Il popolo Karen, un po’ come i Curdi (divisi tra Turchia, Iraq e Iran), vive una diaspora perenne peregrinando senza pace tra l’originario Myanmar e la Thailandia ma è perfettamente cosciente di essere anche “merce di scambio” diplomatica tra due Nazioni che hanno relazioni commerciali intense, dove il punto di incontro è il profitto comune, giocato non tanto sulle spalle delle povere ragazze di frontiera che spesso capita di trovare nei bordelli delle principali località turistiche e metropoli dell’intera area sud est asiatica ma principalmente nel commercio delle armi e nel settore delle pietre preziose, in particolar modo i rossi rubini per i quali il Myanmar è famoso in tutto il Mondo. Ma Myanmar non vuol dire solo questo. Nel settore delle armi, il principale partner del Myanmar è Israele, nella vendita del gas birmano, tra i primi acquirenti a livello internazionale vi è l’India la quale anch’essa in cambio vende armi, i gasdotti birmani sono stati costruiti grazie all’apporto sostanziale di alcune tra le più famose multinazionali del settore energetico con prevalente capitale Usa (Total, Unocal, etc…). Ma tra i Marchi famosi ve ne sarebbero ben tanti di più da annoverare comprese la italiana Oviesse, la tedesca Volkswagen o la giapponese Toyota. Cina e Russia non stanno a guardare, visto il ruolo preminente a livello mondiale nella perpetua caccia di fonti di energia primaria. Il che spiega ulteriormente le lentezze della Diplomazia mondiale e dell’ONU nel “caso” di Aung San Suu Kyi così come nel caso delle sorti del popolo Karen e dei profughi di origine birmana che vagano tra i confini del Myanmar e della Thailandia.

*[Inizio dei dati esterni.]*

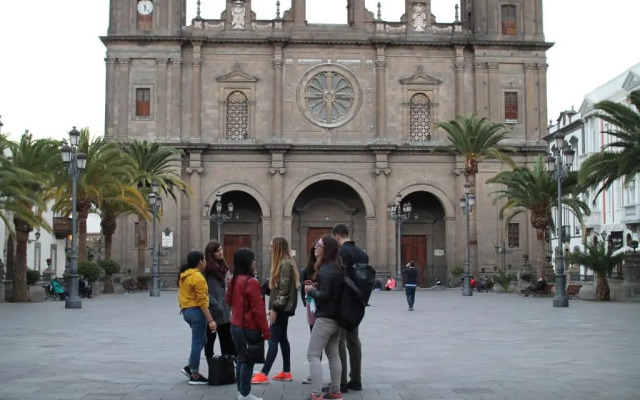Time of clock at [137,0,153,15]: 6:23
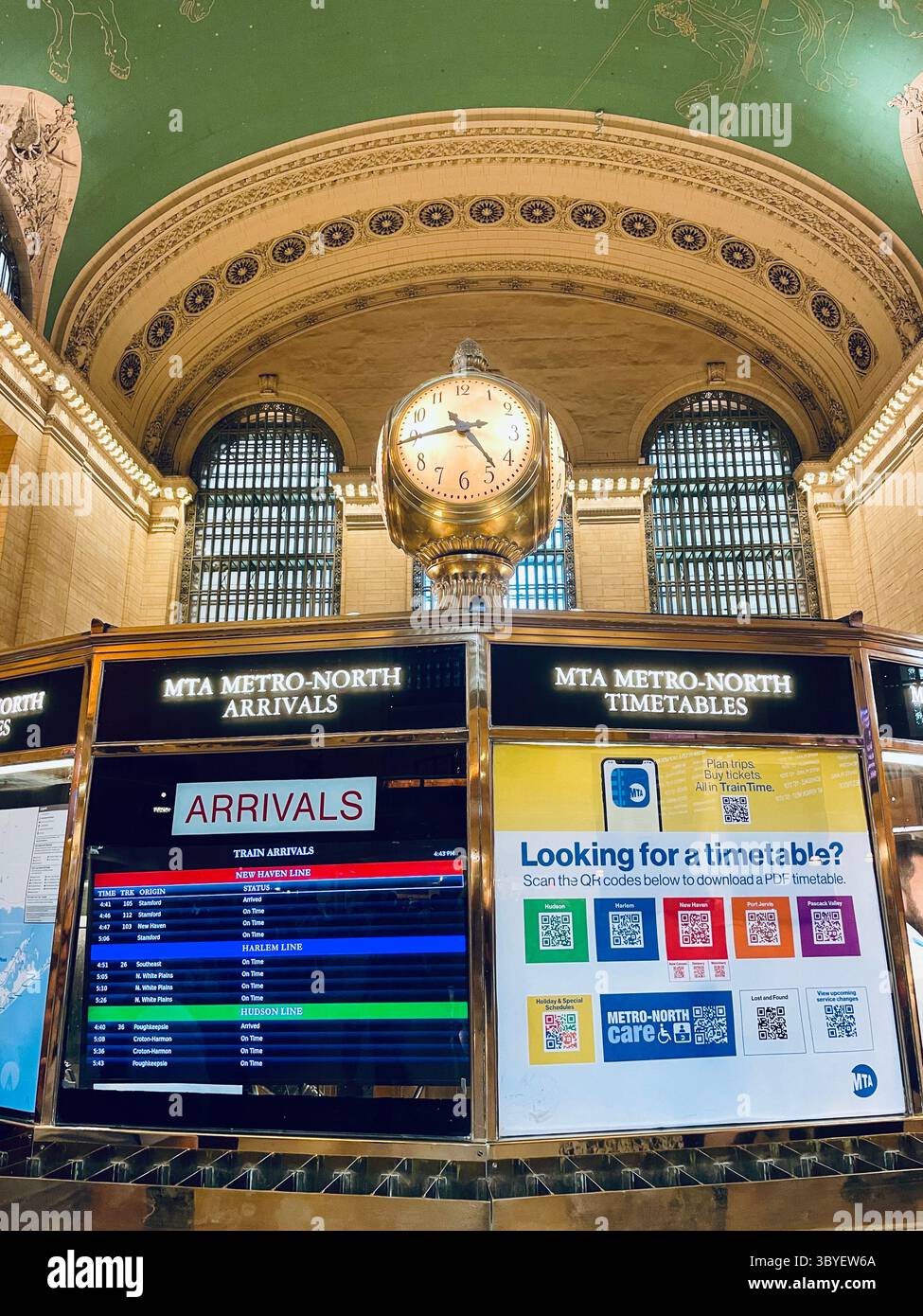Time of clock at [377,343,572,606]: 4:44
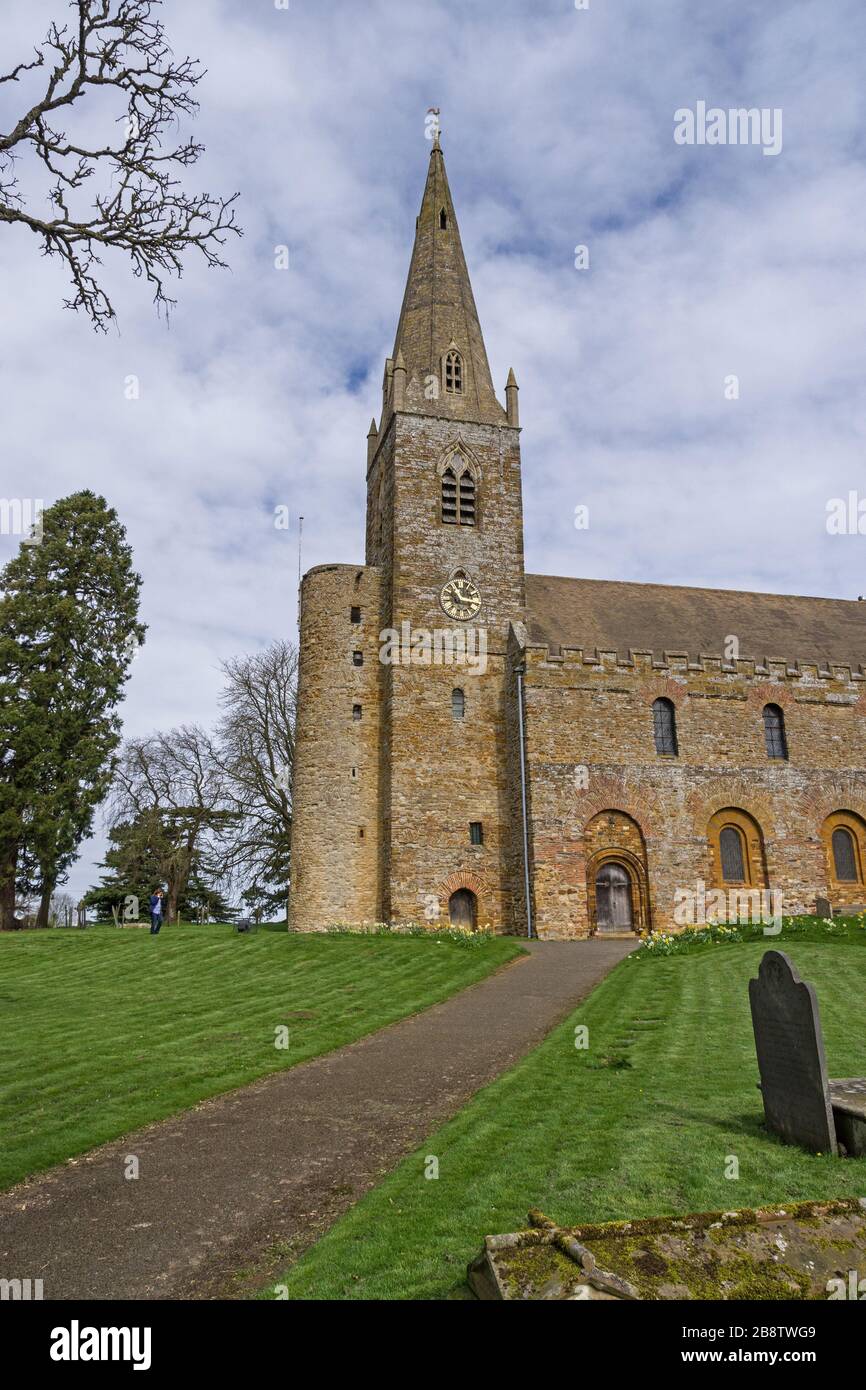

Il regime militare ha anche “usato” i Karen per alleggerire l’attenzione del Mondo nei confronti della lunga detenzione alla quale è stata sottoposta Aung San Suu Kyi in modo intermittente. Nell’Aprile 2011 il Governo thailandese aveva (ancora una volta) annunciato di voler smantellare definitivamente i campi per i profughi birmani e Karen nello specifico. Poi però ci son state le elezioni e Abhisit Vejjajiva ha ceduto nel luglio 2011 il suo posto di Premier a Yingluck Shinawatra, quindi è di nuovo tutto “in forse”. Vi è anche da perscrutare le reali volontà delle autorità governative birmane, sulla carta non più presentate col volto della sola giunta militare ma con le fattezze di un Governo eletto attraverso delle apposite elezioni democratiche.

I Karen si sono organizzati da tempo in un proprio apparato paramilitare, il Karen National Liberation Army, che attualmente consta di circa 8mila soldati volontari: la loro lotta contro i vari Governi Centrali birmani dura da almeno 60 anni, praticamente dal 1948, anno in cui il Myanmar conquistò l’Indipendenza dal Regno Unito. In realtà, proprio nella Costituzione promulgata il 4 Gennaio 1948 si prevedeva un allargamento federativo delle varie etnìe che insistono sul territorio birmano, uno Stato federale che avrebbe dovuto rivestire il ruolo di Garante di tutte le minoranze ed i popoli birmani. Ma il padre del Premio Nobel Aung San Suu Kyi -il Generale Aung San- venne assassinato nel Luglio 1947. Ora –organizzazioni umanitarie a parte, alle quali viene frapposto ogni tipo di ostacolo possibile formale, diplomatico e materiale- c’è praticamente la sola Aung San Suu Kyi a ricordare le giuste aspirazioni di quella parte del suo popolo così reietto ed abbandonato da tutti, in primis dallo stesso Myanmar.

Ma i Karen non s’arrendono facilmente, sono un popolo tenace, il sogno di una loro indipendenza dal Myanmar non è mai morto, nonostante la repressione ed i ripetuti attacchi dell’Esercito birmano. Perché –in quanto sogno- il sogno d’Indipendenza del Popolo Karen non lo si può uccidere mai.